A couple of weeks ago, we shared the four traits that Daniel Goleman found are essential to emotional intelligence. Each week since then, we’ve been coaching you on how to translate the ideas of emotional intelligence into actual behaviors and practices.

Many people have told us that Goleman’s four traits make sense and are important but then they get stuck trying to figure out what they actually need to do to succeed. So to help you move from theory to practice, today we are going to talk about Goleman’s third trait of emotional intelligence—empathy.

3. Empathy

  • Cognitive and emotional empathy: Because you understand other perspectives, you can put things in ways colleagues comprehend. And you welcome their questions, just to be sure. Cognitive empathy, along with reading another person’s feelings accurately, makes for effective communication.
  • Good listening: You pay full attention to the other person and take time to understand what they are saying, without talking over them or hijacking the agenda.

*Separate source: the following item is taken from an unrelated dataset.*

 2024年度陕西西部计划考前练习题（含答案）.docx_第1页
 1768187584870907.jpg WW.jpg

Cognitive and emotional empathy: This is where the rubber meets the road—the first two traits are about YOU and this trait is really about the other person.

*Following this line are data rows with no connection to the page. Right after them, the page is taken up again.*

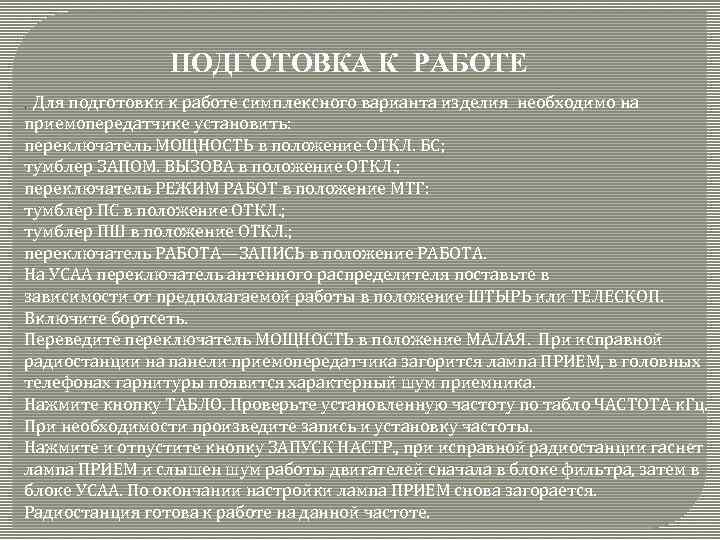 ПОДГОТОВКА К РАБОТЕ Для подготовки к работе симплексного варианта изделия необходимо на приемопередатчике установить: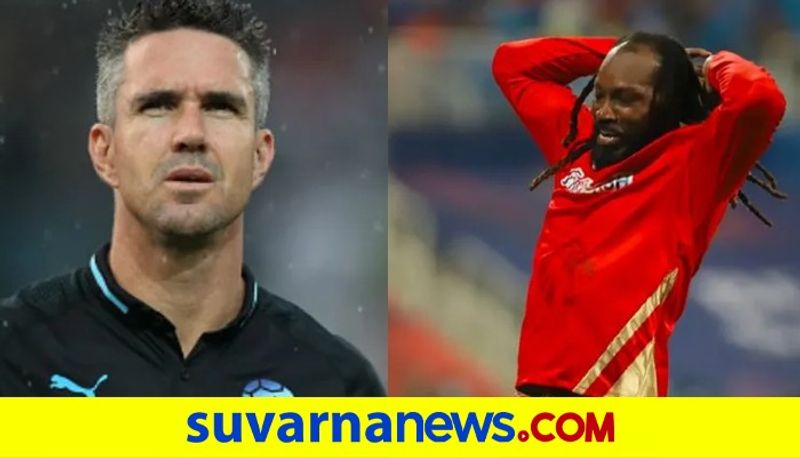 IPL 2021 Chris Gayle was not being treated right by Punjab Kings Says Kevin Pietersen kvn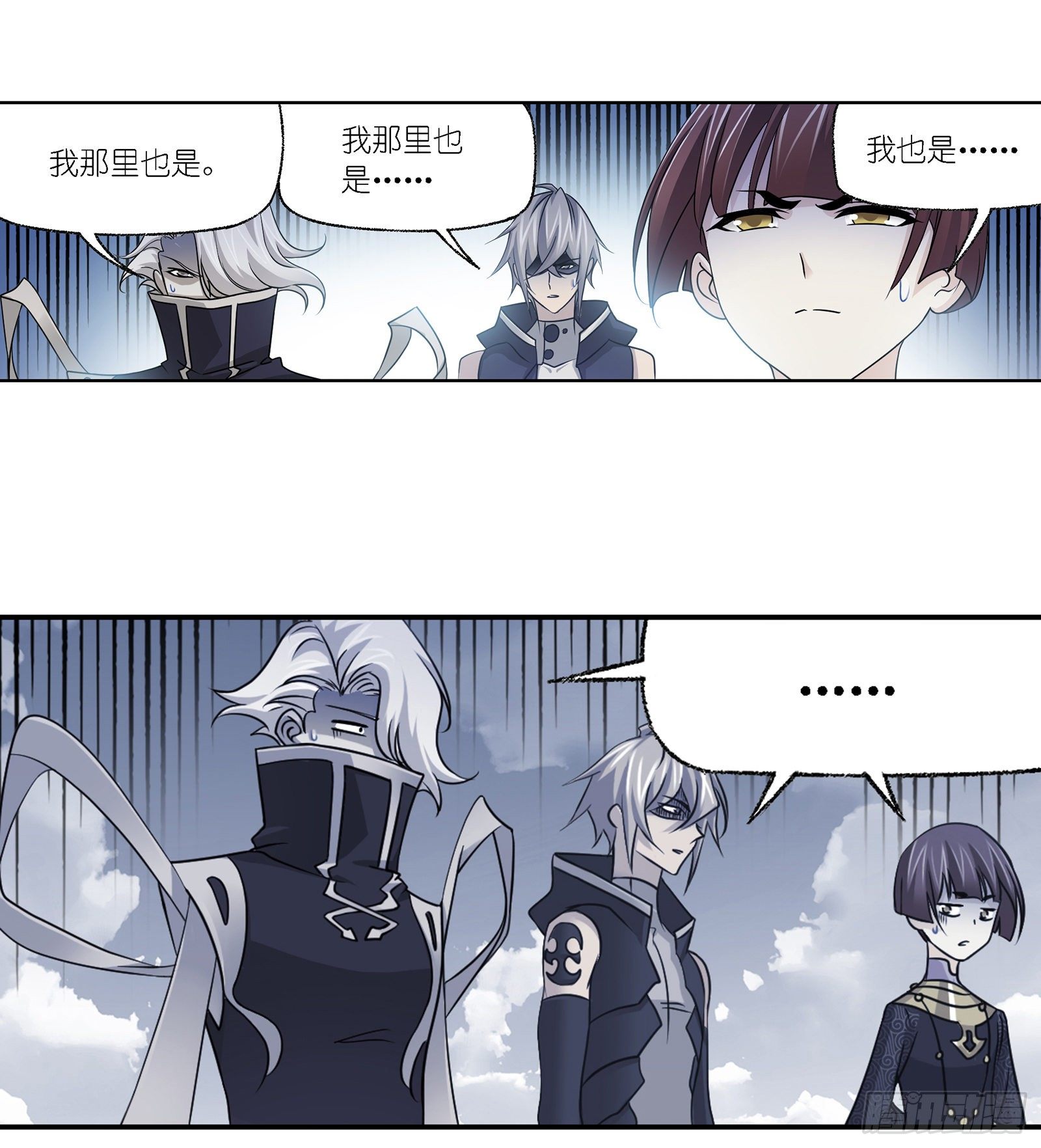 《斗罗大陆》漫画最新章节第303话 成神之路（1）免费下拉式在线观看章节第【8】张图片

Being able to understand what is going on for someone else is a huge indicator of emotional intelligence. You may have never experienced what they are experiencing but you are able to put yourself in their shoes and acknowledge their feelings. You don’t have to agree with their feelings, but it’s critical (to empathy) that you try to understand them.

In our leadership model, we teach key questions in three areas to help you guess what might be going on in the people you are interacting with:

  1. What are they afraid of in this situation? What would help them feel safe?
  2. What are the hurdles or obstacles they face in their systems? What would help them feel influential?
  3. What is happening to their spirit? What would bring them a sense of meaning and purpose?

A quick guess on these three questions can really help you understand what is happening inside the people you are interacting with.

Good listening: Of talking and listening, listening is the more important part of communication, and yet, few people understand the skills and nuance required to be a good listener.

Just because you are quiet while the other person is speaking does not mean that you are listening to them. Listening is an ACTIVE process that consists of verbal and non-verbal messages given to the speaker as part of the conversation. It fosters the “give and take,” which helps to keep the conversation alive.

Three key elements of good listening are:

  1. Pay Attention — Put away distractions, look the other person in the eye, watch their body language, listen for what is being said and what is not being said, and don’t get caught thinking about your reply.
  2. Withhold Judgment — Don’t stew over whether or not you agree with their words, listen to the whole of what they are saying and hold back any judgments you may be making so that you can keep an open mind.
  3. Reflect — Repeat what you heard them say and use their words to see if you are understanding their meaning and intention.

This week, spend some time working on increasing your empathy with the people you encounter. It will change your understanding of their experience, help you relate in ways that build connection, and build your credibility as a leader.